A camera that captures the measurement object;
A moving device that scans the camera along the surface of the measurement target and that can capture a plurality of images in which imaging ranges partially overlap;
A shape calculation device that sequentially calculates temporary surface shape information having a plurality of measurement points representing the surface shape of the measurement target from the parallax between the pair of images, from the plurality of images;
A shape information creating device that obtains evaluation points at which the measurement points are densely overlapped by superimposing a plurality of the temporary surface shape information, and sets the set of evaluation points as surface shape information representing the surface shape of the measurement target. In-reactor equipment shape measuring device. The shape information creation device has a memory space representing an evaluation mesh in a virtual three-dimensional space, and casts one vote at a time to the evaluation mesh closest to the three-dimensional space for each measurement point. The in-reactor equipment shape measuring apparatus according to claim 1, wherein the high evaluation mesh is used as the evaluation point. The shape information creation device evaluates the level of the number of votes between the evaluation meshes for each parallel line segment facing in an arbitrary direction in the three-dimensional space. The in-reactor equipment shape measuring device described. A viewpoint conversion image at the viewpoint of one of the images is generated from the other image, the measurement points of the temporary surface shape information are adopted for the coincident portion between the one image and the viewpoint conversion image, and the others are discarded. The in-reactor equipment shape measuring device according to any one of claims 1 to 3, further comprising a temporary surface shape information evaluation device. The in-reactor equipment shape measuring apparatus according to any one of claims 1 to 4, further comprising an image quality improving apparatus that reduces noise in the image and improves contrast. The image quality improving apparatus arranges the luminances related to the same coordinates of the plurality of images in ascending or descending order, and replaces the luminances of the coordinates with the luminances in the order of alignment, thereby reducing the noise of the image.
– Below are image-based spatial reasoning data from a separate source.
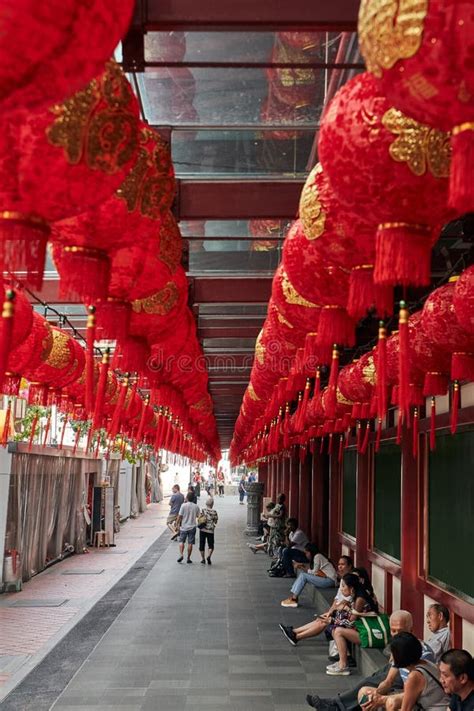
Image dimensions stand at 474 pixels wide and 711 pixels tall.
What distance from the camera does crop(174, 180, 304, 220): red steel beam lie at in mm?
5000

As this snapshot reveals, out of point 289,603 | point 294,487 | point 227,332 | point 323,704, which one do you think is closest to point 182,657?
point 323,704

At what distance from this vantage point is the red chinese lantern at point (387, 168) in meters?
1.66

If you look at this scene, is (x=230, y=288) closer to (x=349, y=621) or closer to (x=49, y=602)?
(x=349, y=621)

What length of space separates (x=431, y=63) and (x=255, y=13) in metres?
2.10

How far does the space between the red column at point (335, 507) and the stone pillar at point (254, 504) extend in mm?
9821

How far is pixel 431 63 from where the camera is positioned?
1.24 metres

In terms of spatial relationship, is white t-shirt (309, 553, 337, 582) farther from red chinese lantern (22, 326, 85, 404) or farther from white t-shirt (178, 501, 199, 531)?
red chinese lantern (22, 326, 85, 404)

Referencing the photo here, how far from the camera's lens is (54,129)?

The in-reactor equipment shape measuring apparatus according to claim 5. 7. The nuclear reactor according to claim 5, wherein the image quality improvement device normalizes the luminance of each coordinate by a total value of the luminance for each coordinate obtained by adding a plurality of the images, and improves the contrast. Internal device shape measuring device. Take multiple images with overlapping shooting ranges along the surface of the measurement object,
Temporary surface shape information having a plurality of measurement points representing the surface shape of the measurement target from the parallax between the pair of images is sequentially calculated from the plurality of images,
Obtaining an evaluation point where the measurement points are densely stacked by overlapping the temporary surface shape information,
An in-reactor equipment shape measuring method, wherein the set of evaluation points is used as surface shape information representing a surface shape of the measurement target.